Astronomers have detected the brightest supernova yet, twice as bright as any seen before. So bright, in fact, that the explosion released tens of times the energy that the Sun will produce in its entire lifetime. The event, known SN2016aps, has been put forward as evidence of a rare "pulsational pair-instability" supernova.
These events have been predicted theoretically but never observed before. Reporting in Nature Astronomy the team followed the light of the event for two years, using the data to understand the explosion and estimate the properties of its progenitor.

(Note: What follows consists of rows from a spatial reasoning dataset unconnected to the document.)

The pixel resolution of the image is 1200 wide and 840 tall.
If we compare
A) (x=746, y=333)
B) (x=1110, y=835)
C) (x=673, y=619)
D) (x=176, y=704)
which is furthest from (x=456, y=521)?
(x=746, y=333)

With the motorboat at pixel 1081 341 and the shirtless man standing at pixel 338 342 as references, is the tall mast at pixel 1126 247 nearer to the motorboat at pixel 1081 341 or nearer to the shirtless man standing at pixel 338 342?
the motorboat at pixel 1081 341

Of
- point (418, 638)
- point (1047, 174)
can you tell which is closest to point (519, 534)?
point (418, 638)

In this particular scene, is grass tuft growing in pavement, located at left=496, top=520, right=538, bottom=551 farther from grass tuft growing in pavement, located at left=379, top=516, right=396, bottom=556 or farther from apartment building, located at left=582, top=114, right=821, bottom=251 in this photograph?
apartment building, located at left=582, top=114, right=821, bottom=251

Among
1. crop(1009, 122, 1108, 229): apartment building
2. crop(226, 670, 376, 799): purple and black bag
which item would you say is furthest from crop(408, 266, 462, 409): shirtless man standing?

The mass of the supernova was between 50 and 100 times the mass of the Sun (solar masses), much higher than your run-of-the-mill supernova, which is usually between 8 and 15 solar masses.
The incredible explosion was possibly the result of two stars merging, but the increase in energy is likely due to a different collision between the supernova and the gas released by one or both stars before their demise, creating the “perfect storm” that was this event.
"Stars with extremely large mass undergo violent pulsations before they die, shaking off a giant gas shell. This can be powered by a process called the pair-instability, which has been a topic of speculation for physicists for the last 50 years," lead author Dr Matt Nicholl from the University of Birmingham said in a statement. "If the supernova gets the timing right, it can catch up to this shell and release a huge amount of energy in the collision. We think this is one of the most compelling candidates for this process yet observed, and probably the most massive."
"SN2016aps also contained another puzzle," added Dr Nicholl. "The gas we detected was mostly hydrogen – but such a massive star would usually have lost all of its hydrogen via stellar winds long before it started pulsating. One explanation is that two slightly less massive stars of around, say 60 solar masses, had merged before the explosion. The lower mass stars hold onto their hydrogen for longer, while their combined mass is high enough to trigger the pair-instability."
The estimated energy released of this supernova is just slightly higher than ASASSN-15lh, the previous record holder for most powerful supernova. There have been questions surrounding the true nature of ASASSN-15lh, as some have proposed it was a supermassive black hole-related event since it was located close to the core of its galaxy. SN2016aps instead appeared to be far removed from its galaxy's supermassive black hole, making its supernova claim that much stronger.
To truly understand these objects we need more observations, and upcoming telescopes like the James Webb Space Telescope should be up to the task of doing just that.